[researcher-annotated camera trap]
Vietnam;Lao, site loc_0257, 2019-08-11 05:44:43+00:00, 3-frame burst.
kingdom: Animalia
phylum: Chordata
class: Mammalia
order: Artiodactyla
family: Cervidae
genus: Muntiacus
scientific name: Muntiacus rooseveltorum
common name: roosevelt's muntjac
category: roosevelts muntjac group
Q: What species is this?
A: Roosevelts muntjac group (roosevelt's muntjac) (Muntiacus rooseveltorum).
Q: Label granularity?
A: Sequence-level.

## [Task item]
All lines from the one containing "family: Cervidae" through the end of the data, and no others, are to be given again word for word.

## [Written solution]
family: Cervidae
genus: Muntiacus
scientific name: Muntiacus rooseveltorum
common name: roosevelt's muntjac
category: roosevelts muntjac group
Q: What species is this?
A: Roosevelts muntjac group (roosevelt's muntjac) (Muntiacus rooseveltorum).
Q: Label granularity?
A: Sequence-level.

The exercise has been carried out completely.